The power of [Guaman Poma’s] chronicle in both denouncing and bearing witness to colonial-era abuses while also celebrating the beauty, creativity and resiliency of Indigenous Andean cultures is amplified when one views the images in person and in a large-scale representation,” Associate Professor of Spanish Alison Krögel says.

This donation emerged from partnerships forged between Krögel, who specializes in Andean & Quechua literary and cultural studies in the Department of Spanish Language, Literary & Cultural Studies, and the Peruvian Consulate of Denver. In 2019, the Peruvian Consulate invited Krögel to give a lecture in Spanish and Quechua for the gallery opening of the exhibition of Guaman Poma’s panels at Denver’s Museo de las Américas.

Inspired by the over 250 community members who gathered at the event, Krögel applied for and received a CCESL Community Engaged Teaching Project Mini-grant, which allowed her to develop community-engaged learning partnerships with the Peruvian Consulate in two of her courses. In these community-engaged learning projects, her students researched issues facing Peruvian sheepherders working in Colorado and other Rocky Mountain states and helped develop Quechua-language materials for the Peruvian Consulate to distribute virtually to their Denver community. 

This donation joins a few other Quechua language materials that are available at DU’s University Libraries, acquisitions facilitated by reference librarian and professor Peggy Keeran. Since 2018, Keeran has worked with Krögel to acquire a series of Quechua language literature and poetry texts published by a premier Andean and Quechua Studies press, Pakarina Ediciones, in Lima, Peru.

For Keeran, these acquisitions, including the recent donation of these 32 panels, are an important part of her commitment to acquiring non-English language materials and making those available to the DU community and other communities throughout the region. The Quechua language literature and poetry texts are available through the Prospector and Interlibrary Loan systems, which allow patrons from Colorado and across the country to request and read these materials.  

Some of the Guaman Poma panels will become part of permanent displays in the Department of Spanish Language, Literary & Cultural Studies and perhaps other locations on campus, and all 32 will make an important contribution to the University of Denver Special Collections & Archives, led by curator and associate professor Kate Crowe. According to Crowe, of the languages present in DU’s archives and special collections, English language collections make up close to 95% of the collections (1,069 collections out of 1,109 total). This donation of panels with the art of Guaman Poma will contribute to a small and growing collection of non-English language works, efforts built into collections like the Fine Press and Artists’ Books Collection and part of a larger acquisition goal for the librarians at DU.

Krögel sees these panels as an important resource not only for her students, but also for the Peruvian, Latin American and Quechua-speaking communities of Denver and Aurora. While digital versions of Guaman Poma’s work are available through the Royal Library of Denmark, these physical reproductions offer different modes of access.
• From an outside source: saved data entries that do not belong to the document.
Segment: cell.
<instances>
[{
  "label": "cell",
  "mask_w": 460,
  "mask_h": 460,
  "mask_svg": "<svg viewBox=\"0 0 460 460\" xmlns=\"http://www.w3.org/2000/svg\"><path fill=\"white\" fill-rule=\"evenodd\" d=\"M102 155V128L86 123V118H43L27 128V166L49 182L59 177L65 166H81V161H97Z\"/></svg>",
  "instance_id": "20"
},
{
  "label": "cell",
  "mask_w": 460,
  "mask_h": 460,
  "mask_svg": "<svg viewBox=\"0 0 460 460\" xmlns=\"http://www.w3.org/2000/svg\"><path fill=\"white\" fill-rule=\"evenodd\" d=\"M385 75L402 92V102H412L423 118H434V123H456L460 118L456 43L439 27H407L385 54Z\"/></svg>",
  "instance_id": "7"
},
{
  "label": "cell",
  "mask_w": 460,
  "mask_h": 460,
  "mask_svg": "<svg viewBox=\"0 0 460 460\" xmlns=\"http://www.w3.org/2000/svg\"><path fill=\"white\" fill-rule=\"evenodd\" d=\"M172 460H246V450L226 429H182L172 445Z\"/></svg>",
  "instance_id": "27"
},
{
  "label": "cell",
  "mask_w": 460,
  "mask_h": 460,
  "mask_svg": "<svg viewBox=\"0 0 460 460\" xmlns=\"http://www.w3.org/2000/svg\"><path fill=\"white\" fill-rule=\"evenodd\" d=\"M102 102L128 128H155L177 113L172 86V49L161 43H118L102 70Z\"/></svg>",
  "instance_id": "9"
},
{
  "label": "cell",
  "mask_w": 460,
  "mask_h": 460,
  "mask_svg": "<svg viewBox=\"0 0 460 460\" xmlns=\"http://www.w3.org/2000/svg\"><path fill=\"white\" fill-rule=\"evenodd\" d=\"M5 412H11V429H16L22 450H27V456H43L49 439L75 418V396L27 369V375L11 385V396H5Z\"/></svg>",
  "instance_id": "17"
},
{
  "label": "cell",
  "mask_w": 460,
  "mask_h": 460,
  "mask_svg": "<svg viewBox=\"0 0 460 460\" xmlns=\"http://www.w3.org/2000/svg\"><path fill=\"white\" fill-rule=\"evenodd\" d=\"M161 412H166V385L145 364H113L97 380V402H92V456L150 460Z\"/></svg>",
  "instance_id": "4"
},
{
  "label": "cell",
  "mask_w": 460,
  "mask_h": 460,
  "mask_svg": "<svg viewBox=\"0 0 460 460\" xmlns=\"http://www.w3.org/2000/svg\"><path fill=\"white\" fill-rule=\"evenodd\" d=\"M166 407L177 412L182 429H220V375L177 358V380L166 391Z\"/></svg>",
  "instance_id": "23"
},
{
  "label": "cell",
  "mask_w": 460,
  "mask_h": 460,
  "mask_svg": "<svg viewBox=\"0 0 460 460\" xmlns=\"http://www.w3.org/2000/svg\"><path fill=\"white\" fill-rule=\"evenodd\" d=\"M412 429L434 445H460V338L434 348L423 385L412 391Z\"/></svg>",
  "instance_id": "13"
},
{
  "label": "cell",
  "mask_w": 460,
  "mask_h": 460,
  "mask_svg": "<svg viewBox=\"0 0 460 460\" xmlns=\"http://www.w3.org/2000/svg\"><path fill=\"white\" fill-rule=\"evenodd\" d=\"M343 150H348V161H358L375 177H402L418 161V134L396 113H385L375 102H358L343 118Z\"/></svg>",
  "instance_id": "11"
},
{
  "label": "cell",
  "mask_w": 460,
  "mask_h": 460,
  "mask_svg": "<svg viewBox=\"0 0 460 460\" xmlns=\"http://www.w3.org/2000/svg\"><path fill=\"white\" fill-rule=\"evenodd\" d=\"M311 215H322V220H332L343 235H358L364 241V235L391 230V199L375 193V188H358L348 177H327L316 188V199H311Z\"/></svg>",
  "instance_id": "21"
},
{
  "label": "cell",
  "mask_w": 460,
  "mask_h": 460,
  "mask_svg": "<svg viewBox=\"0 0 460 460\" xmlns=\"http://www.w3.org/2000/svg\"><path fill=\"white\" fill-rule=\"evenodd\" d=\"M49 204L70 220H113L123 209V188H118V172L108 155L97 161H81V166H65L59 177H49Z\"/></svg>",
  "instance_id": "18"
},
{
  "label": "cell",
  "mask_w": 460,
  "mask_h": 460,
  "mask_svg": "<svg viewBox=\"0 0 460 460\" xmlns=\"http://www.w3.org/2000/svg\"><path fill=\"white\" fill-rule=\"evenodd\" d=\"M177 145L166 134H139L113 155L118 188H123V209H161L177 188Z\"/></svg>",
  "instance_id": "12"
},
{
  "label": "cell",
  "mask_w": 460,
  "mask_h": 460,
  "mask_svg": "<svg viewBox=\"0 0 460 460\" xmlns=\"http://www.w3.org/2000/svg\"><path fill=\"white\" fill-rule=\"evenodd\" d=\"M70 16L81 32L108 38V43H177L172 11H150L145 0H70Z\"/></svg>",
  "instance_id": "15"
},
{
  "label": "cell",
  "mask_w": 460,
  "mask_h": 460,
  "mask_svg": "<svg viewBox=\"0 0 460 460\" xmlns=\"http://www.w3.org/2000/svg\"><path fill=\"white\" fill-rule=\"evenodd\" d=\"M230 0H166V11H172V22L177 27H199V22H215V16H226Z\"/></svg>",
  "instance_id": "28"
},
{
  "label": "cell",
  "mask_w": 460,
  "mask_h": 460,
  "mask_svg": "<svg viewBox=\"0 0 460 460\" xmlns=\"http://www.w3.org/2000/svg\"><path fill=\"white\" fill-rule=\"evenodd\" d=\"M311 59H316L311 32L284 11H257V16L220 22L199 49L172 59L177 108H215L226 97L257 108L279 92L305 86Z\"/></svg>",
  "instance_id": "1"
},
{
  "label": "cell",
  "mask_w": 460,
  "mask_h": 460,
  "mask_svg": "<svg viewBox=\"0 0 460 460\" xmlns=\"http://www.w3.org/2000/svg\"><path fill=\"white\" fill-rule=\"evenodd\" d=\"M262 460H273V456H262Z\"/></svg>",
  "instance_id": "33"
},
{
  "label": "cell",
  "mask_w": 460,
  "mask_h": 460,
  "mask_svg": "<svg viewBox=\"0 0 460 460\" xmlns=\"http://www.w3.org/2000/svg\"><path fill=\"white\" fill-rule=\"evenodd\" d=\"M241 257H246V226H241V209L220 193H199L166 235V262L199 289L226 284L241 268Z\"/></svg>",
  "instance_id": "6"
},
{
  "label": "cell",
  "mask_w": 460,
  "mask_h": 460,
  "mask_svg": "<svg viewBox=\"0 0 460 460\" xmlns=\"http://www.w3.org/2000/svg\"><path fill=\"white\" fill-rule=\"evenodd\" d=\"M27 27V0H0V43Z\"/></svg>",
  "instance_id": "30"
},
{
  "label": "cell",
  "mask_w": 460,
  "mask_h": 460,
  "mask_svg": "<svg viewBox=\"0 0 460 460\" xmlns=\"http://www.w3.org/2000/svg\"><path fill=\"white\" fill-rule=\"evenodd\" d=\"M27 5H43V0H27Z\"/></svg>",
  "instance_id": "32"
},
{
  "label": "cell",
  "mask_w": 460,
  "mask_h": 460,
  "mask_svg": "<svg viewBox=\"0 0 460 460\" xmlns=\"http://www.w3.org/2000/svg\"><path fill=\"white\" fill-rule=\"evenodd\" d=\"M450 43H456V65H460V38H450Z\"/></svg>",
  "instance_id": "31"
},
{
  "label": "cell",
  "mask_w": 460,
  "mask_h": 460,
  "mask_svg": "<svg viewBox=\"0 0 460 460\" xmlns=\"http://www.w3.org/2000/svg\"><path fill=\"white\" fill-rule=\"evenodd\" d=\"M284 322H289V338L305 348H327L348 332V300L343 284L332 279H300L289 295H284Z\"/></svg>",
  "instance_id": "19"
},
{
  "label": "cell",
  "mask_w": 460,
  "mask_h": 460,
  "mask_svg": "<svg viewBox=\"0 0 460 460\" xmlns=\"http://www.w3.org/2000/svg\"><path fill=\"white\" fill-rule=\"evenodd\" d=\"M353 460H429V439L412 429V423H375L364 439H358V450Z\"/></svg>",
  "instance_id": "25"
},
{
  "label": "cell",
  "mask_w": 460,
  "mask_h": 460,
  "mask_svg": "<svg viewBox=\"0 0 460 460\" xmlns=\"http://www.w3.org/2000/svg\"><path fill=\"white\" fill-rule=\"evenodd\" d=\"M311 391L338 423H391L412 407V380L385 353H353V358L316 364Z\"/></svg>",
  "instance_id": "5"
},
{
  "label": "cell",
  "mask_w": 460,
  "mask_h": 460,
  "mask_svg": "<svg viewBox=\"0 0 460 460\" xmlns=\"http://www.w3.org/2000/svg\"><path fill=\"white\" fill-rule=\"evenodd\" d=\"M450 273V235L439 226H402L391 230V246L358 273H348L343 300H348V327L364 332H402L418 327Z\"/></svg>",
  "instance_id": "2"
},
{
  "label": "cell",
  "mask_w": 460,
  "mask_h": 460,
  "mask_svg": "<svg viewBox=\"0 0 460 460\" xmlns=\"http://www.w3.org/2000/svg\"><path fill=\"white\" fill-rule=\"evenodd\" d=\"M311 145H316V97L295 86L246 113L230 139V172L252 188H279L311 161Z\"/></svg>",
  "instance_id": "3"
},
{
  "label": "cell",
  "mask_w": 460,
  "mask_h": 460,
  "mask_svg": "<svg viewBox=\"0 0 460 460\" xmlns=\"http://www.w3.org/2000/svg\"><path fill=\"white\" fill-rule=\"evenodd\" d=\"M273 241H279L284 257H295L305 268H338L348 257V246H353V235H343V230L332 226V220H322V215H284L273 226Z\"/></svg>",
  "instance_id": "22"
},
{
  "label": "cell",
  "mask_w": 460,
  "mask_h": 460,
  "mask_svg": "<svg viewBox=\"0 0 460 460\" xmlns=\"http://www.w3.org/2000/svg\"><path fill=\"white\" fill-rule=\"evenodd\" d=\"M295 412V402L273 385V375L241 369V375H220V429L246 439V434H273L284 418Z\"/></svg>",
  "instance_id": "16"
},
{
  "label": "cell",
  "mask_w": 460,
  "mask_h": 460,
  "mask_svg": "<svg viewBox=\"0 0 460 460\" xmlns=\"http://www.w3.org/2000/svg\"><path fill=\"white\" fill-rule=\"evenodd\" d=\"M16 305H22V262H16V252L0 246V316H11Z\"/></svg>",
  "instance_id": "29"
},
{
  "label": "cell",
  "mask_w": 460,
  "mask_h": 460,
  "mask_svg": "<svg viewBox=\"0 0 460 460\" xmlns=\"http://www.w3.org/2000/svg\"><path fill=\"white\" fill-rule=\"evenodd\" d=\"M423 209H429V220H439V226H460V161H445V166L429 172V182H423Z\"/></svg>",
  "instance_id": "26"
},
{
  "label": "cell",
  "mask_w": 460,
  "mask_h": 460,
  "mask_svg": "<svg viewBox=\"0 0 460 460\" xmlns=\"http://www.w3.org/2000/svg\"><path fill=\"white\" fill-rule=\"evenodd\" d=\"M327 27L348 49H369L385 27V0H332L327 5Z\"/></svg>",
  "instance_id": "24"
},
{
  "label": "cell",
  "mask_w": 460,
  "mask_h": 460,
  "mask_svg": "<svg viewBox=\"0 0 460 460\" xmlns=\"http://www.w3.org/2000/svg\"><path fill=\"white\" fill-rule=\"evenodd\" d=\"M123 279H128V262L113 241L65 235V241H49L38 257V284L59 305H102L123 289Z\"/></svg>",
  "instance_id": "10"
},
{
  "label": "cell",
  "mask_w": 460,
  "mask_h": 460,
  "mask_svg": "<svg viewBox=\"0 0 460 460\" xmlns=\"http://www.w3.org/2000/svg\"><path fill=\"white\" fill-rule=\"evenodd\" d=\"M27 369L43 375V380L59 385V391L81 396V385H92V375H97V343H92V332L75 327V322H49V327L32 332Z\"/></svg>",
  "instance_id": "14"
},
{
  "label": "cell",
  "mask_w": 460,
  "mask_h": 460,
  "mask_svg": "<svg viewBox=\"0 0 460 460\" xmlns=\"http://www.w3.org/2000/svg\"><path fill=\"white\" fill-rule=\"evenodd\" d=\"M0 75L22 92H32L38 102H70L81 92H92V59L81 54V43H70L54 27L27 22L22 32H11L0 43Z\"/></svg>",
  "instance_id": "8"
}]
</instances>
“Viewing these large-scale reproductions of the images from the historical chronicle allows one to pay closer attention to Guaman Poma’s visual composition choices, the moving (and at times humorous) ways in which he integrates Quechua language dialogue or descriptive text into his drawings when he wants to denounce a particularly grave offense committed by the Spanish colonizers against indigenous Andeans,” Krögel says.

In the future, Krögel, Keeran and Crowe hope to make some of these Quechua language materials accessible and available digitally, as well as cultivate additional partnerships with other university and community organizations, to highlight the presence and availability of these Quechua language materials. When people are able to safely gather again, Krögel hopes these panels can be shared at events to create continuing community partnerships between the University of Denver, the Peruvian Consulate of Denver, and the Quechua speaking community of Colorado, Wyoming and Utah.